Those in-your-face outdoor ads making the rounds of Manhattan this week have more to them than meets the eye. The binary code on each ad turns out to contain an actual message.
Since Monday, attendees of Advertising Week in New York (and even people in New York not attending Advertising Week) have been confronted with an out-of-home effort asking them to "feel the real." The "real" in this case is advertising seen by real human beings, as opposed to a lot of digital advertising that may only be seen by lowly robots.
The effort for the Outdoor Advertising Association of America was created by PNYC, the New York sibling of Partners & Napier. Launched on Monday, it's included billboards, trucks, digital signs, bus-shelter ads, phone kiosks and more. Notably, the ads have called out specific people and agencies, including Maxus, Mediacom, Mindshare, as well as Ogilvy CMO Lauren Crampsie, Mindshare New York President David Pullan and OMD Chief Digital Officer and Chief Innovation Officer Ben Winkler among others. One reads "Group M, you are consuming an advertisement. You are real."

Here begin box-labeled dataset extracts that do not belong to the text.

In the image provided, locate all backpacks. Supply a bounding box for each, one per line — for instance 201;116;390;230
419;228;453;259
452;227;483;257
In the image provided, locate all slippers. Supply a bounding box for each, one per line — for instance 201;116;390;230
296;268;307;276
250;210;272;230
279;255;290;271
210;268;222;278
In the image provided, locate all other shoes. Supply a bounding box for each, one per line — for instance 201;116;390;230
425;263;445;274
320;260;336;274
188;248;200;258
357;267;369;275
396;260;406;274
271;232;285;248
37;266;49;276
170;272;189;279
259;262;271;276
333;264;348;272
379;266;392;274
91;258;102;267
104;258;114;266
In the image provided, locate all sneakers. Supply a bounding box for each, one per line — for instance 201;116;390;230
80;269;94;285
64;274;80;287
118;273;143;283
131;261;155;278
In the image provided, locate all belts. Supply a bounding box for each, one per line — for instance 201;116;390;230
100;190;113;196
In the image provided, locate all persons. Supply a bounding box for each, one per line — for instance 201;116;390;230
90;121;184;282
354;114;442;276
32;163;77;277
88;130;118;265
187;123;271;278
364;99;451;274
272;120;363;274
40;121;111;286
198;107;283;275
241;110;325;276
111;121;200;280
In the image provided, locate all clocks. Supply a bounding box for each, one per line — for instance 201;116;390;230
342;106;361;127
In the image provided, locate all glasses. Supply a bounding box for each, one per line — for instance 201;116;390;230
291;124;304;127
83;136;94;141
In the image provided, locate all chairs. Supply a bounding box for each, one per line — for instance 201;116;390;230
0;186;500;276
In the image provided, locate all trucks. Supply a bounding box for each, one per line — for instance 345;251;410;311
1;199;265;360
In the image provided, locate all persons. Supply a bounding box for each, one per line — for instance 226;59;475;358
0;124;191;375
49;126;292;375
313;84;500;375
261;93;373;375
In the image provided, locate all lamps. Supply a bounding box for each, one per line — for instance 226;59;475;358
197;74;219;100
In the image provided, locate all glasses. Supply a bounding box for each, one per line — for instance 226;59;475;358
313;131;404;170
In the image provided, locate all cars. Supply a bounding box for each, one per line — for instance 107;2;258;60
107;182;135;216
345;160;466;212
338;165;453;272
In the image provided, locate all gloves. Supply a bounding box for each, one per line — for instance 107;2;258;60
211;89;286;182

Corner of Fulton and Broadway. Targeting at its finest. Liiiitle bit of waste, though :) #OOH pic.twitter.com/Q1U2Hvlez2
— Ben Winkler (@bwinkl3r) September 28, 2015
The campaign even got its moment in Times Square last night.
All of the ads direct viewers, presumably human, to feelthereal.org, where they're first asked to answer whether they have seen the ads or are, in fact, robots.

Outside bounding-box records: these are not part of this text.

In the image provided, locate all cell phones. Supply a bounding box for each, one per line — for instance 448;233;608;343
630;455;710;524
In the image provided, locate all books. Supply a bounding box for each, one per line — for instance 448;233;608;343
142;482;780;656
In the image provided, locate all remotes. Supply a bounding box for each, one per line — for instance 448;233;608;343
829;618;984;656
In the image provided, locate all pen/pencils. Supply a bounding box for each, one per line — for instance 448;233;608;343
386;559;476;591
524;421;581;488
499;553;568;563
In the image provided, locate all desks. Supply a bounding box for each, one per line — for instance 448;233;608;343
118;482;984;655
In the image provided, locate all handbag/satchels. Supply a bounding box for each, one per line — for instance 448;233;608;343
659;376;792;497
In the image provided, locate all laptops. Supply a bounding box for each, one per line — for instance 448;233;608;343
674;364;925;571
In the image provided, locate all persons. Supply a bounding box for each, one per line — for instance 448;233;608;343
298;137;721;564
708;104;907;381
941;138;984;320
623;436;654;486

The ads also contain more messaging than is immediately apparent. It turns out that binary numbers on each ad contain messages. One translates to: "Ad Age loves real clicks." The one on the truck making its rounds in Manhattan reads: "OOH makes digital real." Those who respond to the Feelthereal.org quiz by saying they are robots are greeted with a long line of binary that translates to a quote from USA Network's series "Mr. Robot."
Nearly half of the $14 billion spent on digital advertising is lost due to fraud, bots, and non-viewability every year, PNYC said. The ads aren't meant to simply mock digital advertising or to suggest digital doesn't work, however, but rather to make the point that outdoor advertising can "drive consumers to digitally engage with brands," according to PNYC.